Objective: According to the album review, what is the first single from Blacklight?

Page text:

The LA foursome’s last album spawned an unlikely hit, the charming, countrified “Portions for Foxes,” in which lead singer Jenny Lewis insists she’s “bad news.” But even in that traditional-sounding song, there were hints of bawdiness: “The talking leads to touching/And the touching leads to sex/And then there is no mystery left.” The first single from Blacklight, “The Moneymaker,” takes that “sex” thing and runs with it, with a naughty soft-core video, but really, the lyrics are all about Rilo Kiley signing to a major label and working with Maroon 5’s producer: “You’ve got the moneymaker/This is your chance to make it.”

Musically, Blacklight is both more polished and more adventurous than their previous work, using all the conventions of pop—beats, synths, and sex—but challenging your notions of what they can do. “Breakin’ Up” is almost a disco number, with call-and-response background singers and a doodly keyboard solo, and “Dreamworld” is reminiscent enough of Fleetwood Mac to make magazines say that on their covers. Not all the tracks are this successful—”Give A Little Love” may be a parody of cheesy 80s ballads, or it may actually be one.

Rows:
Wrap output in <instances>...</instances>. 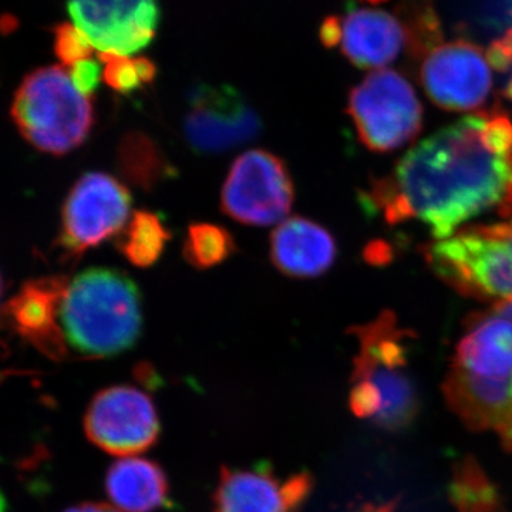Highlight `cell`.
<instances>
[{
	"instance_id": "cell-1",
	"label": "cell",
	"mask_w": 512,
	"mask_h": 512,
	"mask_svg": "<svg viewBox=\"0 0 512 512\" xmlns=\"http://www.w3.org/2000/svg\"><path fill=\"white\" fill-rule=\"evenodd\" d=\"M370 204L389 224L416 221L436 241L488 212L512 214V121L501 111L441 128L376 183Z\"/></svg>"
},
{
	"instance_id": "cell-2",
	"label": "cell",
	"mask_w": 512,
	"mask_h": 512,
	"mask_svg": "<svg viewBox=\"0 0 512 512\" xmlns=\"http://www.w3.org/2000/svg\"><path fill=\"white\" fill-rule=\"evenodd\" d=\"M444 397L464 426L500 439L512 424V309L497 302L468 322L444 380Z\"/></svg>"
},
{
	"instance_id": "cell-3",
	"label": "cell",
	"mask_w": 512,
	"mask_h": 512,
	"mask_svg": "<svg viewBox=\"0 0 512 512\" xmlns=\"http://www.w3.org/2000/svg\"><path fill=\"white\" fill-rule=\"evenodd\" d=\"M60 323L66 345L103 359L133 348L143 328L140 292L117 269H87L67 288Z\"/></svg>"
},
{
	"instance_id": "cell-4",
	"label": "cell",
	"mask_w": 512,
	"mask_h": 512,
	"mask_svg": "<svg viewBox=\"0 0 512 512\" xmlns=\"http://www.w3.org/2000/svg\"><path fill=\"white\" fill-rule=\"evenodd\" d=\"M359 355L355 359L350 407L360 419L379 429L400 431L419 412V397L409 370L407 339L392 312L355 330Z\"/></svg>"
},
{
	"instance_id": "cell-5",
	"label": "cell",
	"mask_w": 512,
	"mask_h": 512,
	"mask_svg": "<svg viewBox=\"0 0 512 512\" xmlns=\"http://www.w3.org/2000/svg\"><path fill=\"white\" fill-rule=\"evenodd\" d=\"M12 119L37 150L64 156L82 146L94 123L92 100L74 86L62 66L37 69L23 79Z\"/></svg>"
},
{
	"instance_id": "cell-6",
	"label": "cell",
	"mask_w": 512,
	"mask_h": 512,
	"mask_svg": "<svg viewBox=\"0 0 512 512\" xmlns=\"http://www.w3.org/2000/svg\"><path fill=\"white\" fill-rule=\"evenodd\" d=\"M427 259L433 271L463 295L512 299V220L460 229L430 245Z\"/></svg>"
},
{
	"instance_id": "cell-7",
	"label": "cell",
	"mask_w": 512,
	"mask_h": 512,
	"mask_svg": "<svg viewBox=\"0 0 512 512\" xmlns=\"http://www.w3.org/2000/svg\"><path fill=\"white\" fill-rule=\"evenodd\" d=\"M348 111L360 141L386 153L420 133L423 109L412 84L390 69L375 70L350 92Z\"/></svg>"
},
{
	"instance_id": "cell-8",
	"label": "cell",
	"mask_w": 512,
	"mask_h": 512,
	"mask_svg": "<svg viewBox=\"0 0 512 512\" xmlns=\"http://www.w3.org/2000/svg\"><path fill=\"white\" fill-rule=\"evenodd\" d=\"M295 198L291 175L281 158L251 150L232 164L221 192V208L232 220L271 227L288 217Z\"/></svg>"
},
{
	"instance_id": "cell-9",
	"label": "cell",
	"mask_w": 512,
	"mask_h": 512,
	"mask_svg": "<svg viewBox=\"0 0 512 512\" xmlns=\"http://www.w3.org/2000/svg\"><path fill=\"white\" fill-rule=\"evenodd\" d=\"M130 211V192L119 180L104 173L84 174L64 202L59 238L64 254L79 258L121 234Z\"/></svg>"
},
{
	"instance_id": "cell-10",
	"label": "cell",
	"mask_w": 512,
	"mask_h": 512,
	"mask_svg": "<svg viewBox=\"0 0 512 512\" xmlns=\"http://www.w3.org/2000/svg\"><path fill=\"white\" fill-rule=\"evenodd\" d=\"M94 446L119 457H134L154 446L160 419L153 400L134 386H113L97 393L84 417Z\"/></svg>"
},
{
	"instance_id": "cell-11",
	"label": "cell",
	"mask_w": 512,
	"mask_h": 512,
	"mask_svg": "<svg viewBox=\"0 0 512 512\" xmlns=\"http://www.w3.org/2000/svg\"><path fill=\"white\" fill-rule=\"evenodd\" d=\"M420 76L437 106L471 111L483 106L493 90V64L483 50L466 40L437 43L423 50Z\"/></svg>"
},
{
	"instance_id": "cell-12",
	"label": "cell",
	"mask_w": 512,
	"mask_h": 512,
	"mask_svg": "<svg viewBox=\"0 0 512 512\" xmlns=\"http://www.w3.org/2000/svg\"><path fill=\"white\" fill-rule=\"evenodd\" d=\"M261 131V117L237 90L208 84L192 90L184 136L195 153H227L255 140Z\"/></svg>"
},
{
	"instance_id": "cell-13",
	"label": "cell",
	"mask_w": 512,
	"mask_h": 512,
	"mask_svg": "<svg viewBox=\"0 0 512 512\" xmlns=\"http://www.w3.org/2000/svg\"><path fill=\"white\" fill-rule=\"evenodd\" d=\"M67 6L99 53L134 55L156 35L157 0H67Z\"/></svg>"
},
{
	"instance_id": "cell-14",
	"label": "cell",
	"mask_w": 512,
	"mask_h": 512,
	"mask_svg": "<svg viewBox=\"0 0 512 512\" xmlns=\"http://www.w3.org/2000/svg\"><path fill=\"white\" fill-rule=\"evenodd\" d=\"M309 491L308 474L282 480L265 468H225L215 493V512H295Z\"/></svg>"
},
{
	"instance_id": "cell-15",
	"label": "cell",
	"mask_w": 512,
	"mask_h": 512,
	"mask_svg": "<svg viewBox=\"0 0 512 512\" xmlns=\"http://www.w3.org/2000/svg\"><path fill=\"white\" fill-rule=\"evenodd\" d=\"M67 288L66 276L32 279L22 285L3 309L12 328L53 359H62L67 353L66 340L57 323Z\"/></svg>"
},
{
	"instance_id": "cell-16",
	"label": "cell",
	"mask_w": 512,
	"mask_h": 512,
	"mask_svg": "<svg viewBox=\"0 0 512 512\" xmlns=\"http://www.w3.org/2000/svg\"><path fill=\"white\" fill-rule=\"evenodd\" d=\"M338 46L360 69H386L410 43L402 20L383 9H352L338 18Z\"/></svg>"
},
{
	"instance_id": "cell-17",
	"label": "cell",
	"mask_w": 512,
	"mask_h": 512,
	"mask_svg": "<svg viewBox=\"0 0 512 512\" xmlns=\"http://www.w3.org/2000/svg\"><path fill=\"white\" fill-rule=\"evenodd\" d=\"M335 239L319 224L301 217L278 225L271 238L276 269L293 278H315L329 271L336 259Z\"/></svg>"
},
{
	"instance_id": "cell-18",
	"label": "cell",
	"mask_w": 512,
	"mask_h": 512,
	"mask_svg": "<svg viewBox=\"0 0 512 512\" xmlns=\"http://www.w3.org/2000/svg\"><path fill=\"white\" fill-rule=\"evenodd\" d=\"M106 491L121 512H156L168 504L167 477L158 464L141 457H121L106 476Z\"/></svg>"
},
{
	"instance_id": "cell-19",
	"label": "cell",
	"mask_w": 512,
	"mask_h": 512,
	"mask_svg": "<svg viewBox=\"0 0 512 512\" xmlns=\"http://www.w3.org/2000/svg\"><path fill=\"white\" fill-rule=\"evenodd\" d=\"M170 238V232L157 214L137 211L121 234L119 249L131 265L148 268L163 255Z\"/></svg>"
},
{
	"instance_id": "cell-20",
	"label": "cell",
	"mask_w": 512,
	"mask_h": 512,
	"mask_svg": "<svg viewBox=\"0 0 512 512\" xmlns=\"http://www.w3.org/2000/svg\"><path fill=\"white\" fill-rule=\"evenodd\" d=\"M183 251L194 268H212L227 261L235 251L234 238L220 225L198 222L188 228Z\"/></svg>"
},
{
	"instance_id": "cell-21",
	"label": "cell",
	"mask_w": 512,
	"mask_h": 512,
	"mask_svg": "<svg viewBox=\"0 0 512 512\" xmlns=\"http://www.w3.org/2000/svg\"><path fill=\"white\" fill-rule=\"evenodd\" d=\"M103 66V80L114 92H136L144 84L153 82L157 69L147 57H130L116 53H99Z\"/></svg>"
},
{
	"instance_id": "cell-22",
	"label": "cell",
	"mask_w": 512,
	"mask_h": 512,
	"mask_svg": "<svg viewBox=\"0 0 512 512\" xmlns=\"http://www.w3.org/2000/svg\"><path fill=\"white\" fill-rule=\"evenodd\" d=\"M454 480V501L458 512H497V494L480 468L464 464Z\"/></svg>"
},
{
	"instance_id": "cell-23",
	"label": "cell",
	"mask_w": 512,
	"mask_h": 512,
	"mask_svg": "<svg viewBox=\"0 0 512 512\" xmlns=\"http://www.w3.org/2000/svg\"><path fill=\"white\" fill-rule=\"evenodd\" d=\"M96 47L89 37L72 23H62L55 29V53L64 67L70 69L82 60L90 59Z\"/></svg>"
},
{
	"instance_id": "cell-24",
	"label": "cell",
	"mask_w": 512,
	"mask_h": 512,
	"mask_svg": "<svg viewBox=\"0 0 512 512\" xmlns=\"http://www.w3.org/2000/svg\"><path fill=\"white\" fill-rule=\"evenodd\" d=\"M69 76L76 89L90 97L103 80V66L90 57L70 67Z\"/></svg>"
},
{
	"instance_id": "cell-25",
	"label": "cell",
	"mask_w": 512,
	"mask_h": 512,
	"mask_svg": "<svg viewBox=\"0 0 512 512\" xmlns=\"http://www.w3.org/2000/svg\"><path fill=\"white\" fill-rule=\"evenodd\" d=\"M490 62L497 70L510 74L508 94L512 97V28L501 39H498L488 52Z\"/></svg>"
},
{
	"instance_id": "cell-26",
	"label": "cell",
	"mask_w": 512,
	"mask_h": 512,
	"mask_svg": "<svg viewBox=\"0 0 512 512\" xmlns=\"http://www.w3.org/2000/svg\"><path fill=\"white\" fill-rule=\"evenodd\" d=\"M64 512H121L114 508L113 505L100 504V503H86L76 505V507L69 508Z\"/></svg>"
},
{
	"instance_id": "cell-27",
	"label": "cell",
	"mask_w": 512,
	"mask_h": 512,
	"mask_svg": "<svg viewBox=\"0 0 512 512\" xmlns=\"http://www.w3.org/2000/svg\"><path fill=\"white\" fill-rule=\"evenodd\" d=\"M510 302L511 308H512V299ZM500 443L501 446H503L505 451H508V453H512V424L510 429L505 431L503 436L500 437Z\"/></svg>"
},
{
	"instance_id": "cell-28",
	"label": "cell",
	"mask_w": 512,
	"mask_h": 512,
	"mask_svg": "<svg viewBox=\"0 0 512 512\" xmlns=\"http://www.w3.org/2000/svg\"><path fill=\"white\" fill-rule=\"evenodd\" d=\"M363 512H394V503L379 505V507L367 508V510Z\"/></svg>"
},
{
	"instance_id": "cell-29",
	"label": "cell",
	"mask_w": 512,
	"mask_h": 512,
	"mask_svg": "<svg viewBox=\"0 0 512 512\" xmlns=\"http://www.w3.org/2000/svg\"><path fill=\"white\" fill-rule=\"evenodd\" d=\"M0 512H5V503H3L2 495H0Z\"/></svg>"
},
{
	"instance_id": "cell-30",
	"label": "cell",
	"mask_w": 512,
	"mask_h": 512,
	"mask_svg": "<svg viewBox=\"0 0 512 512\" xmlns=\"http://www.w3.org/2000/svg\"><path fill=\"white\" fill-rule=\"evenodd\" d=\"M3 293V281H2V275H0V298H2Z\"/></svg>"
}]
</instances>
---
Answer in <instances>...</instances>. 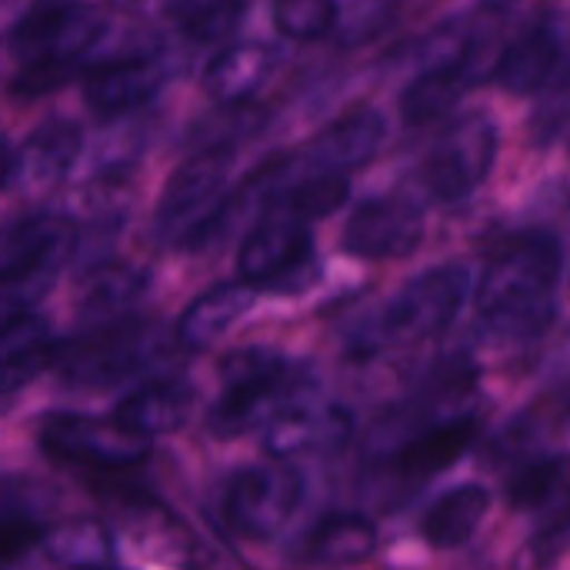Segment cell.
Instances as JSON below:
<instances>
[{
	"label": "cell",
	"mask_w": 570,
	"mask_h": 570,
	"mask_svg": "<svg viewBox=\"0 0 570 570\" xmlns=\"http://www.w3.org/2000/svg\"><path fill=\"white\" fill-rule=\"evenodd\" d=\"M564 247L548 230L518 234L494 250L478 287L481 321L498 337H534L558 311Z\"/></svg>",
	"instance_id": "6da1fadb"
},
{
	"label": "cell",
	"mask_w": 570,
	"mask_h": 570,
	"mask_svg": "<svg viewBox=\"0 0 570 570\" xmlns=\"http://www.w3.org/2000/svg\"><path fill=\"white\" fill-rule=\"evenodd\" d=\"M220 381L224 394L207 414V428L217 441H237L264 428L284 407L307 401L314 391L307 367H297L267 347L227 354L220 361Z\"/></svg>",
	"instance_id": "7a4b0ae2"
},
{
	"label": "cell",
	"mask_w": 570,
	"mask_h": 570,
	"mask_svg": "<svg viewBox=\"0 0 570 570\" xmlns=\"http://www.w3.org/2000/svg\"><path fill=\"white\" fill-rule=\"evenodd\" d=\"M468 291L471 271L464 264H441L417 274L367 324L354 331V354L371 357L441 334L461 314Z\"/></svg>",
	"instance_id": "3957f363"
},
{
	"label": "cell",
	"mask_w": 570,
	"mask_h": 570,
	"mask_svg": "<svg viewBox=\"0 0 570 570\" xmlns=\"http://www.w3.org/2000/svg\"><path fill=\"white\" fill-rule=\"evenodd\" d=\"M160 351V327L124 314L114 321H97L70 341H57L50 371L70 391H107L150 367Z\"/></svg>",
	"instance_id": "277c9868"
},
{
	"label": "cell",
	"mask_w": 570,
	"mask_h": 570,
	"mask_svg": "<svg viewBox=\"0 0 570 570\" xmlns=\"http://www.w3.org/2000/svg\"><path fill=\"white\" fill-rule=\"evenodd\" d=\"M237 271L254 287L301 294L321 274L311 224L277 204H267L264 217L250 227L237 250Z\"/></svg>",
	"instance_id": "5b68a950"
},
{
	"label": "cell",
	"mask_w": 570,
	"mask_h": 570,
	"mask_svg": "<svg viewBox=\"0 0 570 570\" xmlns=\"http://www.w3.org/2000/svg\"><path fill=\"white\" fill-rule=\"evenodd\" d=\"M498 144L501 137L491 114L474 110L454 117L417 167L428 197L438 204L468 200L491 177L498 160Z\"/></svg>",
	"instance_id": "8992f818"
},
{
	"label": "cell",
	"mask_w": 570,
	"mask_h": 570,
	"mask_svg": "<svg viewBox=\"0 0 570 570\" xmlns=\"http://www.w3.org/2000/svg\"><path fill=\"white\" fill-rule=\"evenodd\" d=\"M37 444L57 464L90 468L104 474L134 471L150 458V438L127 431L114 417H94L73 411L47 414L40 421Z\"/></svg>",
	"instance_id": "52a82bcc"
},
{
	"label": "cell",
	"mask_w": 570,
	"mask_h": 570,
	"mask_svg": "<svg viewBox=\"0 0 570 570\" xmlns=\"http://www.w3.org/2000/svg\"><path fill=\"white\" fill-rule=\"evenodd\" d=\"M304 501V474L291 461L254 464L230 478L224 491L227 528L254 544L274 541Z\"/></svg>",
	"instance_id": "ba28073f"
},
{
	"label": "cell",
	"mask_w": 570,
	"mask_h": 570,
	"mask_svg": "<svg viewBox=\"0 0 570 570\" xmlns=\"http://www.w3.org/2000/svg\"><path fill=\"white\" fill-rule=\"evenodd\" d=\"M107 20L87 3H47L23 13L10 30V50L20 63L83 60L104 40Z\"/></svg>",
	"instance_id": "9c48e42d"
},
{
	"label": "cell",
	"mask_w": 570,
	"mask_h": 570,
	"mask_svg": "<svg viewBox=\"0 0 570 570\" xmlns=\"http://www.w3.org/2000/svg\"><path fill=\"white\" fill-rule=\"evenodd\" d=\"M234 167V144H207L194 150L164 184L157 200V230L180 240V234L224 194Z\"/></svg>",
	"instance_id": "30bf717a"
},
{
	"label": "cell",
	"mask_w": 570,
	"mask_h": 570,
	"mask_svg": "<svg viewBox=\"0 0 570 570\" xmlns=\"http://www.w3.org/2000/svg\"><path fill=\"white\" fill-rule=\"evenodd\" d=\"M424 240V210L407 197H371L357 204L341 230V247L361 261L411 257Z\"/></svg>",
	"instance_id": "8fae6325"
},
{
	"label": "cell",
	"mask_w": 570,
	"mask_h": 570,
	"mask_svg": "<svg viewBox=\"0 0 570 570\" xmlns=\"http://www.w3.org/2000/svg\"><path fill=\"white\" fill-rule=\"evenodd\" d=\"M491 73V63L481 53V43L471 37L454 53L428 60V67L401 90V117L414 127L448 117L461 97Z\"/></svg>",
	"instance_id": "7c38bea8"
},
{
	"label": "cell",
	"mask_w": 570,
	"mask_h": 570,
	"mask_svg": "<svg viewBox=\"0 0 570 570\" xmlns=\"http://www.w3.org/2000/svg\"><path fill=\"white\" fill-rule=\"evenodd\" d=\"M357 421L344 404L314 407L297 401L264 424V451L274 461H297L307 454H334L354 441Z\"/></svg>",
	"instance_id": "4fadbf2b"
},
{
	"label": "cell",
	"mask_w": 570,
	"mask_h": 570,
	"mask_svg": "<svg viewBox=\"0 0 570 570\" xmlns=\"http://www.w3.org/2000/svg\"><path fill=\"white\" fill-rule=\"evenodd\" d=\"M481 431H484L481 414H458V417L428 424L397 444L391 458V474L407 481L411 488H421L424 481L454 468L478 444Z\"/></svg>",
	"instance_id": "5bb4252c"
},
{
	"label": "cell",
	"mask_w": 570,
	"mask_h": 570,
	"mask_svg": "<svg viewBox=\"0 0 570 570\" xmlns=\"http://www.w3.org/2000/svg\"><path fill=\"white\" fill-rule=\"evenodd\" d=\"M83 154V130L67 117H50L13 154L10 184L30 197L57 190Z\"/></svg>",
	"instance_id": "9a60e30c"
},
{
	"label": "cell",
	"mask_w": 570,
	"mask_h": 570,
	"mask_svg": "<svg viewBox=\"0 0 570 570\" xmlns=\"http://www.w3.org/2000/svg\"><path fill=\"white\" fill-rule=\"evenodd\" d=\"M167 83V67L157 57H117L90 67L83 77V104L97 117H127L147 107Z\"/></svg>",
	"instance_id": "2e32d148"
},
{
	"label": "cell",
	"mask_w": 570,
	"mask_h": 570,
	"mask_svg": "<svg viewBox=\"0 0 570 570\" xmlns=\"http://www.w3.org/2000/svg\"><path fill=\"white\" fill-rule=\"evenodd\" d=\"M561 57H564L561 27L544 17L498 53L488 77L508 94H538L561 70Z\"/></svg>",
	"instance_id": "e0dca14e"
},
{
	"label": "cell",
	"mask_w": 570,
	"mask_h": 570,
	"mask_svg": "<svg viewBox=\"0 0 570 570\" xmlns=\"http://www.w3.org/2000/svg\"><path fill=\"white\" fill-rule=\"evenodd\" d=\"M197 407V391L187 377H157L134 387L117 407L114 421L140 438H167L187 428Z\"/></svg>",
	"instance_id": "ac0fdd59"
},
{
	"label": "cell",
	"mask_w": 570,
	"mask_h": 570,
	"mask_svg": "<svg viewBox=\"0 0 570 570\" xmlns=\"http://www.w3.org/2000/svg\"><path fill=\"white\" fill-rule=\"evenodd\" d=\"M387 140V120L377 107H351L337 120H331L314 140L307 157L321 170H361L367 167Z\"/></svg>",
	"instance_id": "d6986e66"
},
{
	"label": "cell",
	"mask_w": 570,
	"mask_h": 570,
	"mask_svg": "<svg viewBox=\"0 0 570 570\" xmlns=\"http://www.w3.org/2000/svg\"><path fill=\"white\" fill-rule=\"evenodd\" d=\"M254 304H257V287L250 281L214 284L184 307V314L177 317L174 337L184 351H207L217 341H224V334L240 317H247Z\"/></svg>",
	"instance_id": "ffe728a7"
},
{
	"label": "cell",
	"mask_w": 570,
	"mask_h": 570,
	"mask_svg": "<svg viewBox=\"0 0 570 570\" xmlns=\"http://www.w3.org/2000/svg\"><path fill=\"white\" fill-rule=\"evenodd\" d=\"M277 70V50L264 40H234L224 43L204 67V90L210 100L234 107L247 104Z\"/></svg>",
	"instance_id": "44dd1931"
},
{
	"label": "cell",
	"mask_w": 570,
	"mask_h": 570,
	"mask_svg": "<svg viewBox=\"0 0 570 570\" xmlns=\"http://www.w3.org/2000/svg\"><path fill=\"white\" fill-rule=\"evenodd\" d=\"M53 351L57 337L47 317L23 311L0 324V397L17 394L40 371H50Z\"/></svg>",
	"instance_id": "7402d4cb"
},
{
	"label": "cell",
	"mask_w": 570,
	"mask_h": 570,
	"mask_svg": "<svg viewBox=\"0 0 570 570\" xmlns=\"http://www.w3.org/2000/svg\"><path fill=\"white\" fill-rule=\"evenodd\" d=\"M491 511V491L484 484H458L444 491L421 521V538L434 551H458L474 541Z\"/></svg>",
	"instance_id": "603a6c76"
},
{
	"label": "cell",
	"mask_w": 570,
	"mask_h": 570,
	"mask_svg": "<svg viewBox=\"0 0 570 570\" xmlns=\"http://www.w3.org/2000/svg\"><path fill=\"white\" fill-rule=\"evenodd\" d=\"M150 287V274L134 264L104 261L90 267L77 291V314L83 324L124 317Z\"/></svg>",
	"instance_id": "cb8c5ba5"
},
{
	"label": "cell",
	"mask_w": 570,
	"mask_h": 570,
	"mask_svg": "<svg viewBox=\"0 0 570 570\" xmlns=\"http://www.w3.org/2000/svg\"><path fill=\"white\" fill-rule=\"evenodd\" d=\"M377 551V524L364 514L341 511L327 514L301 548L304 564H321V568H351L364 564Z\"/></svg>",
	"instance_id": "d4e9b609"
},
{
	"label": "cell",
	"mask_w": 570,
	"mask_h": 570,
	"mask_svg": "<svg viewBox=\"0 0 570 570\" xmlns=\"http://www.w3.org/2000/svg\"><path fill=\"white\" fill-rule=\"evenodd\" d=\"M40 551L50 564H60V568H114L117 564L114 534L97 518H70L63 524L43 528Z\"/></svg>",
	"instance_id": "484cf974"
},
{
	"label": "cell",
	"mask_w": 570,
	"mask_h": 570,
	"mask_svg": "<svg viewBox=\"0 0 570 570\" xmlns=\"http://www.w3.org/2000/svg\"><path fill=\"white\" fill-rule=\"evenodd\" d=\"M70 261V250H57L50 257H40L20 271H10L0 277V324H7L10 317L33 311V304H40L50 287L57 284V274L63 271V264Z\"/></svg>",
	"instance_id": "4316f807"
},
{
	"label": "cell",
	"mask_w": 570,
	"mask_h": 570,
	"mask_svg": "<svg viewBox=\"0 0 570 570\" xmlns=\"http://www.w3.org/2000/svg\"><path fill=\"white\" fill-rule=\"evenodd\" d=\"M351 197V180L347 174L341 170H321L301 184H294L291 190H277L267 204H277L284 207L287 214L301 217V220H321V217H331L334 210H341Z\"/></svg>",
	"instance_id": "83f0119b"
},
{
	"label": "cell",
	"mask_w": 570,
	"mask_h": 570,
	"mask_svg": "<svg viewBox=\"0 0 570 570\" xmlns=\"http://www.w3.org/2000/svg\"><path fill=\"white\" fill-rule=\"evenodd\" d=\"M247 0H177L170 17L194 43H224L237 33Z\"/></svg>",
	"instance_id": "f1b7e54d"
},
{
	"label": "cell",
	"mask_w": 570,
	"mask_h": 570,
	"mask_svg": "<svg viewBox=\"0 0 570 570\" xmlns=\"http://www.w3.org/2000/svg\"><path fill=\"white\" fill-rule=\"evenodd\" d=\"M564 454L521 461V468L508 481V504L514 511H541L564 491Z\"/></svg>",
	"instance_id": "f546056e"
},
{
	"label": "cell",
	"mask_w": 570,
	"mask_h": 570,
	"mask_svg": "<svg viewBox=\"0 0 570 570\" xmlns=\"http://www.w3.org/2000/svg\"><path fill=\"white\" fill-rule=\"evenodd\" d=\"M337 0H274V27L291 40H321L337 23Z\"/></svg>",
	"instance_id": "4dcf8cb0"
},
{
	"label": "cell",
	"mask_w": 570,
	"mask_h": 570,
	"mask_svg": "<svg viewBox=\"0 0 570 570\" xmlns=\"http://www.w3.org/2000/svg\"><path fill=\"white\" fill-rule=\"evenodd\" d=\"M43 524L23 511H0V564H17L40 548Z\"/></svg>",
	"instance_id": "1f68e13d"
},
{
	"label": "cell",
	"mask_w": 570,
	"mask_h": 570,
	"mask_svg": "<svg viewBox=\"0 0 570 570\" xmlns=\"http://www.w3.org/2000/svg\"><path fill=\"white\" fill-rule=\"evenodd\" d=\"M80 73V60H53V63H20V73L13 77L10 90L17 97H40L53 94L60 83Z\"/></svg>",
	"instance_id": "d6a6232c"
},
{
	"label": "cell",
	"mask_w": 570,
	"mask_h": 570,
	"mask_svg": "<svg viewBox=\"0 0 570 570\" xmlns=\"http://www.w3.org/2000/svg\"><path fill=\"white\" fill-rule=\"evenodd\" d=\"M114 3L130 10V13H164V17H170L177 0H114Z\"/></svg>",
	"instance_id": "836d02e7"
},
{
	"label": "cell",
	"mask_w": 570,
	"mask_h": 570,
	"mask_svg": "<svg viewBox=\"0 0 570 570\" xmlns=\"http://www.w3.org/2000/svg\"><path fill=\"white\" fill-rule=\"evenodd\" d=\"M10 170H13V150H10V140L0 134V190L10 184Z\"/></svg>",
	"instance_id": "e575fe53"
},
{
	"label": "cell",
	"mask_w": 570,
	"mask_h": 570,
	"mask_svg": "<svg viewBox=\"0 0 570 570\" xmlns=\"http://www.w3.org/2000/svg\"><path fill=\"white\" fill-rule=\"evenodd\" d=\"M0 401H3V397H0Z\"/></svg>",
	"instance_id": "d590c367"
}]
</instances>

The completed task: "The Moneymaker"